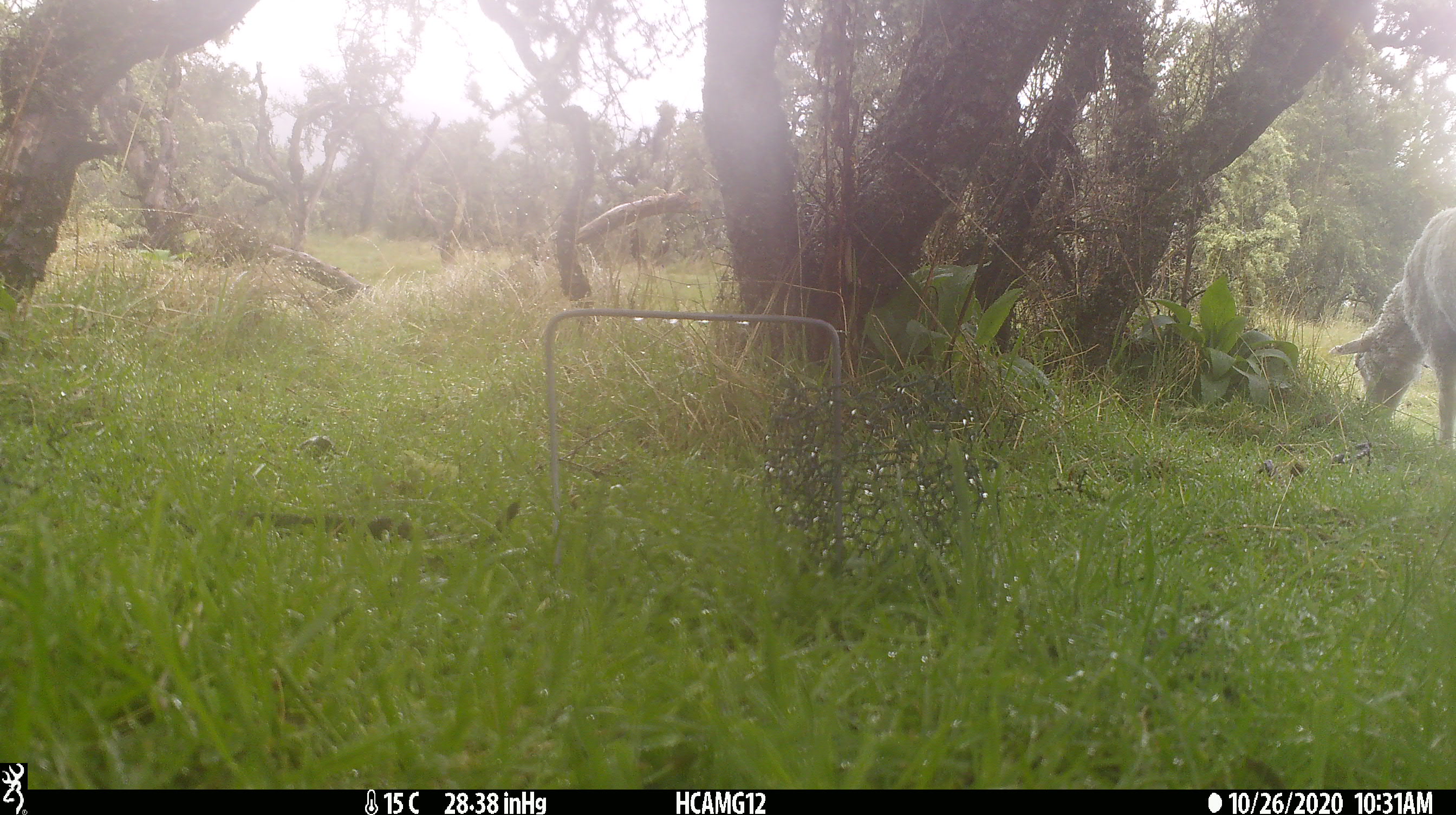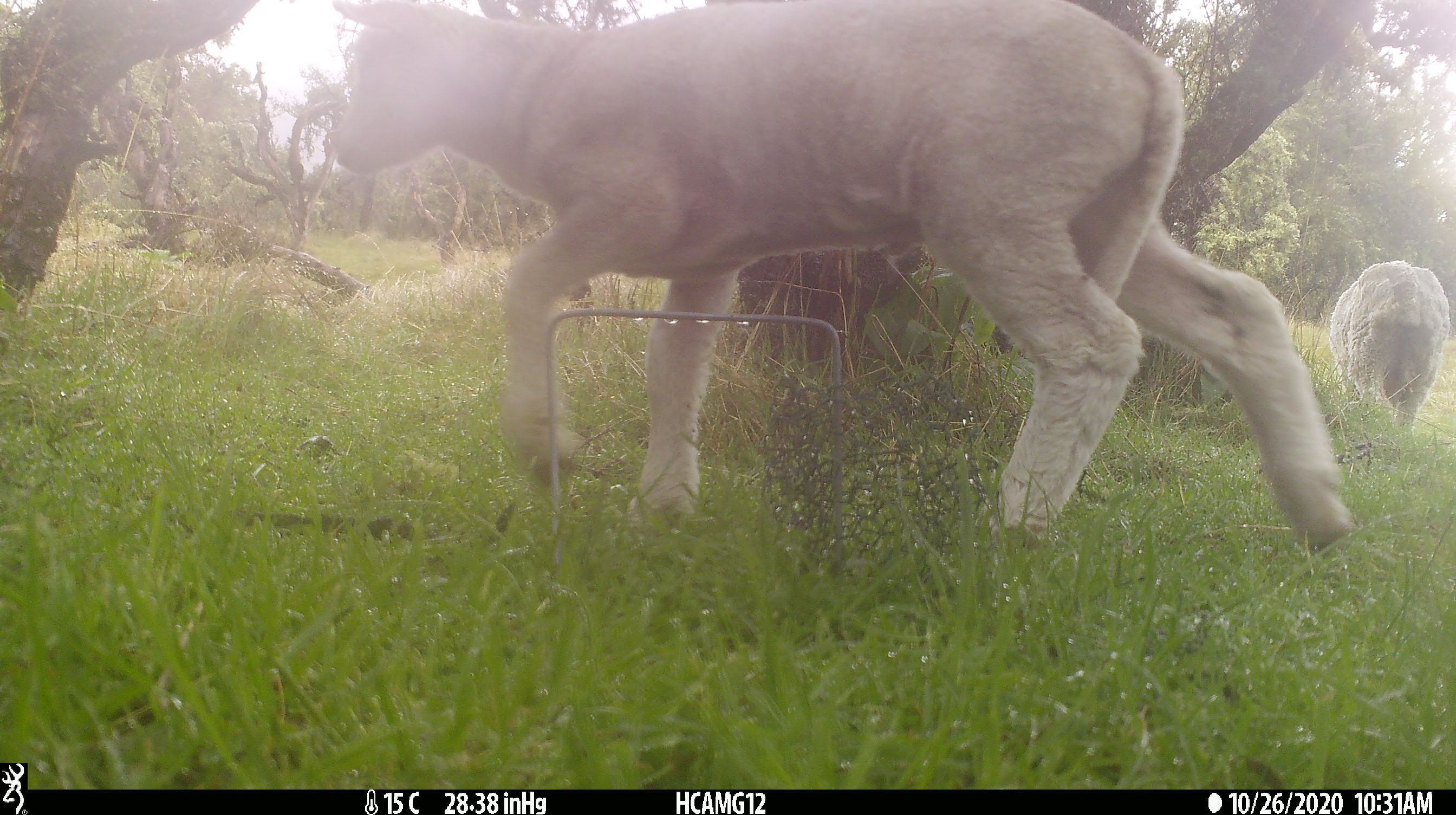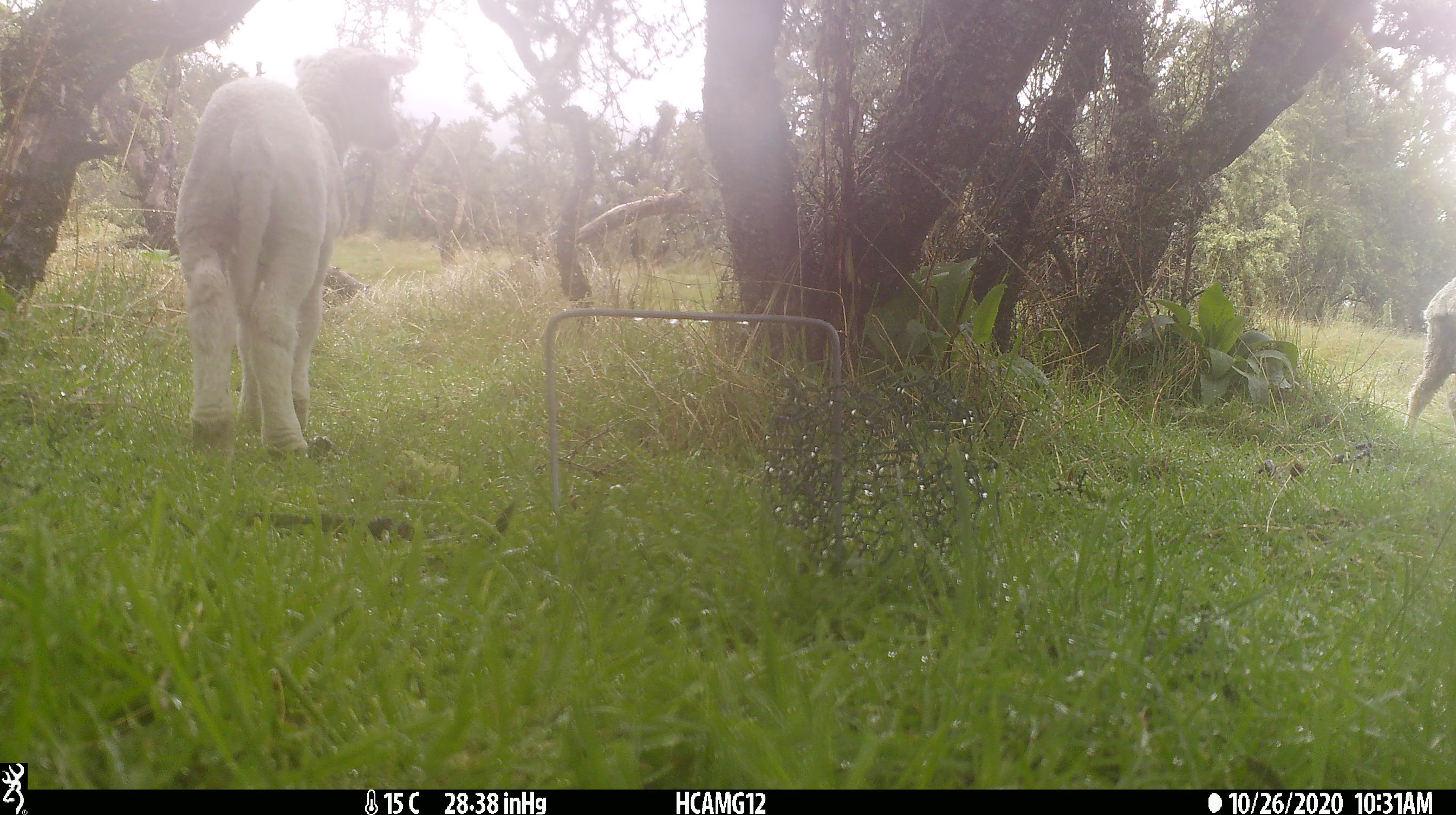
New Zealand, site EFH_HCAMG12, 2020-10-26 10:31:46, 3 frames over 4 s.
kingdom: Animalia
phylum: Chordata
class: Mammalia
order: Artiodactyla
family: Bovidae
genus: Ovis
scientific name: Ovis aries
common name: domestic sheep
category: sheep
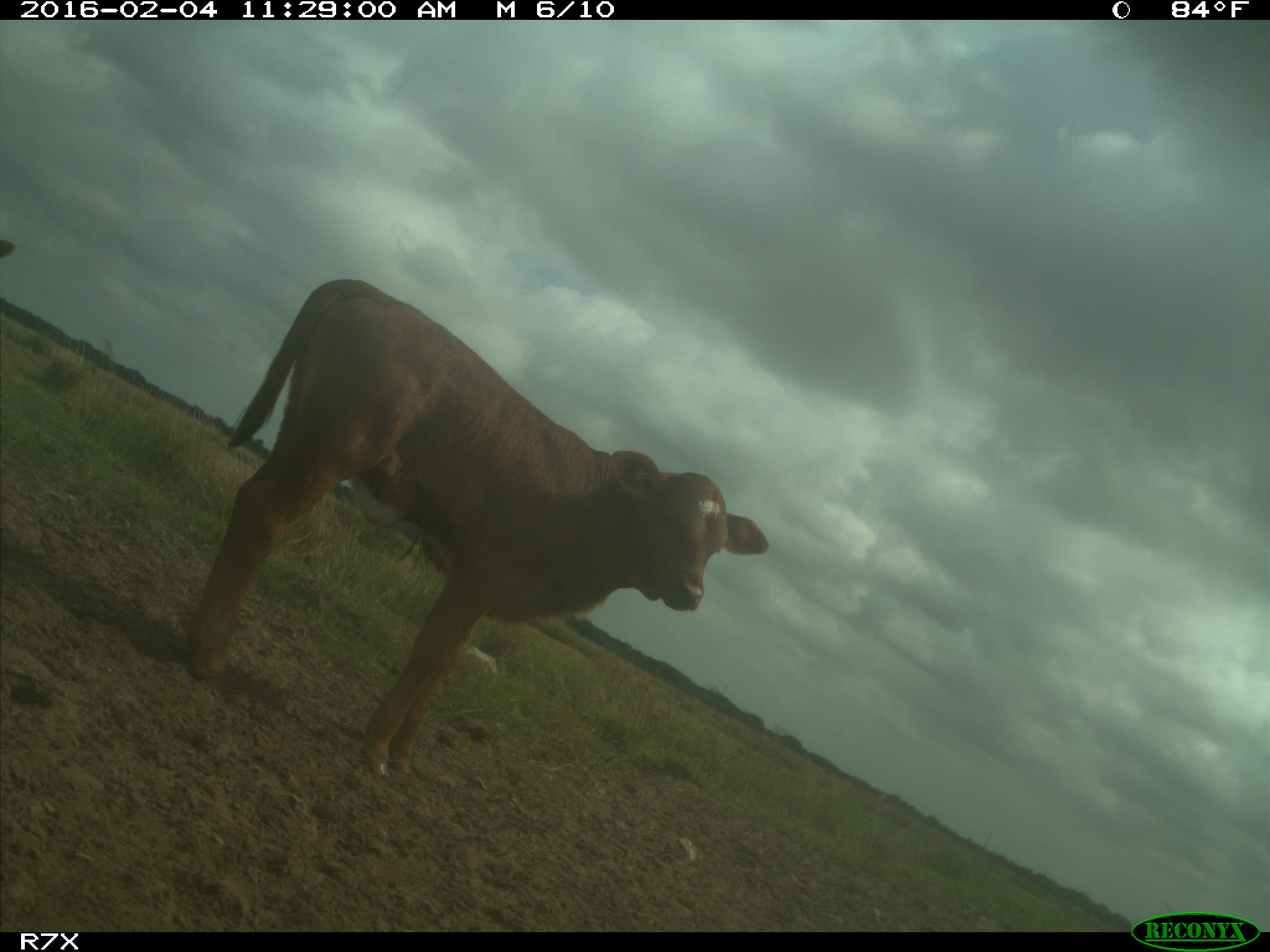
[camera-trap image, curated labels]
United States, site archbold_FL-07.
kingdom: Animalia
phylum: Chordata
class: Mammalia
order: Artiodactyla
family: Bovidae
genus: Bos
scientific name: Bos taurus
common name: domestic cow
Bos taurus (domestic cow).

□ □ □ □ □

The expected answer is a copy of every line in the entries that holds the word "site".

New Zealand, site EFH_HCAMG12, 2020-10-26 10:31:46, 3 frames over 4 s.
United States, site archbold_FL-07.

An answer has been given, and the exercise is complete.